In the article below, what position does Ms Rocca hold?

[Article]
- - -
A South Asian UNSG in 2006?
By Dr Shireen M. Mazari


Ms Rocca, the US Assistant Secretary of State for South Asia, is once again visiting Pakistan. She comes at a time when increasing revelations about abuse of Muslim prisoners and the Holy Qur'an by US authorities in Guantanamo Bay are impacting Muslim civil societies across the globe and especially in Pakistan which is also seeing the US abuse Pakistani air space ad nauseam with no sensitivity to Pakistani sovereignty or even domestic political concerns. While the US has managed to control Newsweek, the charge of inhuman treatment of incarcerated Muslims and desecration of the Holy Qur'an is being leveled from too many quarters, including International Committee of the Red Cross (ICRC), for it to go away. Yet the US has done almost nothing to punish the perpetrators. Instead it has continued to deny a reality, hoping that pressure tactics will silence the issue. All that has happened is that Newsweek has further lost any credibility it may have had internationally.
- - -
[Record set]

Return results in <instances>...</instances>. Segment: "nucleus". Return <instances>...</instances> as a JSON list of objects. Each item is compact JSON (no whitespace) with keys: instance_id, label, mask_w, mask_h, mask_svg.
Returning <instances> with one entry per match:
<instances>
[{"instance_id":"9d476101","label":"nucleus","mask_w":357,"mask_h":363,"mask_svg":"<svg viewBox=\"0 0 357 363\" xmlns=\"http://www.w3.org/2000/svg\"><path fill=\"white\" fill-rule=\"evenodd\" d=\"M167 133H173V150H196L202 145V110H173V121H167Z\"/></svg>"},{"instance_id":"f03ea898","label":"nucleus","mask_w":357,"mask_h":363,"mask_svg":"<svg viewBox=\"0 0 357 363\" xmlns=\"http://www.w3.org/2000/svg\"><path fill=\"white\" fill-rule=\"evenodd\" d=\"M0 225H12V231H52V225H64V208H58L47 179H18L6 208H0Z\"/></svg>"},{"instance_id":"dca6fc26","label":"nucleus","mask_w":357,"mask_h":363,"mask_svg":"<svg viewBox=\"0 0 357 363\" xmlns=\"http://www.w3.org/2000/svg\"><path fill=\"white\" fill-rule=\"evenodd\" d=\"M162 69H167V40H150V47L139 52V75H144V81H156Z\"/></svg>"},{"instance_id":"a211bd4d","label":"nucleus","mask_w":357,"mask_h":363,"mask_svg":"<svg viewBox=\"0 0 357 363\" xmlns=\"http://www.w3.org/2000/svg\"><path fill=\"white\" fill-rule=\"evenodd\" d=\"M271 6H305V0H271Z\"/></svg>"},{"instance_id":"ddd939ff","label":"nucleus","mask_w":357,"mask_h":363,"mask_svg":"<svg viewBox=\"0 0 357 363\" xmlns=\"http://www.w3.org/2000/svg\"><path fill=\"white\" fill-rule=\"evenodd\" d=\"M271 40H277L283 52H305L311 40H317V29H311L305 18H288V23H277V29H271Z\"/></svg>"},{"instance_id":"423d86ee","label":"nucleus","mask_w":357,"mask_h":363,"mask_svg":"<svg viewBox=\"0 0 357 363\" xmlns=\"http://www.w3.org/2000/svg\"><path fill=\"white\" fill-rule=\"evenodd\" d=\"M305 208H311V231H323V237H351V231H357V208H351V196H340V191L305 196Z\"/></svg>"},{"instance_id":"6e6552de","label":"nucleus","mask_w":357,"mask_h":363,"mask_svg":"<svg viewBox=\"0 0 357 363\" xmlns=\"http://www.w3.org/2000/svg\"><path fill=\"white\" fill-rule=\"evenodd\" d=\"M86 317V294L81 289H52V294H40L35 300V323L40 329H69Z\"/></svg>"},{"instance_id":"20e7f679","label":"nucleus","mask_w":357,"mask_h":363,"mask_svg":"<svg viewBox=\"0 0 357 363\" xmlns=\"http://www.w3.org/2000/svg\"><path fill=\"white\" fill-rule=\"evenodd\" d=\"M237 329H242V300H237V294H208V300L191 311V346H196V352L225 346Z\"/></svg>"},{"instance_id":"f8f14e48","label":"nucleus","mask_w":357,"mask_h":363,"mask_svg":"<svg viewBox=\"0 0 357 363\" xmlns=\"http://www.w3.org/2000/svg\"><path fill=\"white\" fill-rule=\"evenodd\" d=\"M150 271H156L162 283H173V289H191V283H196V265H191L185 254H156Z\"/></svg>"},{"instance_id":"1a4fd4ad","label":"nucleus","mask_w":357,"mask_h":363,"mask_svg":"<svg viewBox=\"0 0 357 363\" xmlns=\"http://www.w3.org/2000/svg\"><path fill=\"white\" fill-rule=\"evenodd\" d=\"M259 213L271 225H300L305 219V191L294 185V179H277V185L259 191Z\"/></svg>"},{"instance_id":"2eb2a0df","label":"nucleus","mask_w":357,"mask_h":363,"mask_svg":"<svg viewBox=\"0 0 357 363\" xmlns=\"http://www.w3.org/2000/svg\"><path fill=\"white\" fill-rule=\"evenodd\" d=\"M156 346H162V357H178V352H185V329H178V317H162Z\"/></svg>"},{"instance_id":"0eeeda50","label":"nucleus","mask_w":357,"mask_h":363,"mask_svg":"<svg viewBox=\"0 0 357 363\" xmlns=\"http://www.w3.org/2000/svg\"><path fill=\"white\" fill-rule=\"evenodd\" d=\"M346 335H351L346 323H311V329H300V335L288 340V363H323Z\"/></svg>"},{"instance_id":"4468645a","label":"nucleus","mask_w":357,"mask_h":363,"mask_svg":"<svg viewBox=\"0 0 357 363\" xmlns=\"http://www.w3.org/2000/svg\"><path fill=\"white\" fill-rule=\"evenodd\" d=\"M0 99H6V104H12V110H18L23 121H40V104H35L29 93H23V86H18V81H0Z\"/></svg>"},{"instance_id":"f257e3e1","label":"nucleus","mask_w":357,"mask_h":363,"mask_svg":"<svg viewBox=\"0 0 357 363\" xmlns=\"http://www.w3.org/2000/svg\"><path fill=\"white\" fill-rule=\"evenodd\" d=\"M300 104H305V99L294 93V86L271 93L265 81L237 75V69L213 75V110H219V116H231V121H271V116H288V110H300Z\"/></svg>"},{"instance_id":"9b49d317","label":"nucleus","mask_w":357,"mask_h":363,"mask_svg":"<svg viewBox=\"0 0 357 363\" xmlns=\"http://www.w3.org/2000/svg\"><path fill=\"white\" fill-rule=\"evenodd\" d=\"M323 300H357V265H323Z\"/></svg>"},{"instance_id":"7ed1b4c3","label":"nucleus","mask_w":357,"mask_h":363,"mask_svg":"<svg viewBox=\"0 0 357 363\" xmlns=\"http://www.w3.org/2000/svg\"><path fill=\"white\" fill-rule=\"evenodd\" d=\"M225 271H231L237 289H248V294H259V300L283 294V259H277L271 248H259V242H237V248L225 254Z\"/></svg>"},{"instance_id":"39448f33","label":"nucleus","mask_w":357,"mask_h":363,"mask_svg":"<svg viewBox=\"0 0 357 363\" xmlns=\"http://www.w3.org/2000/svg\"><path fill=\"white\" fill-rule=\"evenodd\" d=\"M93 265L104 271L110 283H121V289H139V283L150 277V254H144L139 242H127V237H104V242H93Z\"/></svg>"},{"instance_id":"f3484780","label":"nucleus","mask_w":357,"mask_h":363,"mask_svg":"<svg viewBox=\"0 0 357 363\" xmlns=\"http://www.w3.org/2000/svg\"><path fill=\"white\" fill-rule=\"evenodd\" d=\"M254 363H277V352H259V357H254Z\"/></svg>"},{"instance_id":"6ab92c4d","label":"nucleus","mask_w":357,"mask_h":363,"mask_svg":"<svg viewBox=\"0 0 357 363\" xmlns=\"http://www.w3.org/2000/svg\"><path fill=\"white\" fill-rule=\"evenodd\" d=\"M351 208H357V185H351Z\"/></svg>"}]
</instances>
- - -
[Full solution]
She is the US Assistant Secretary of State for South Asia.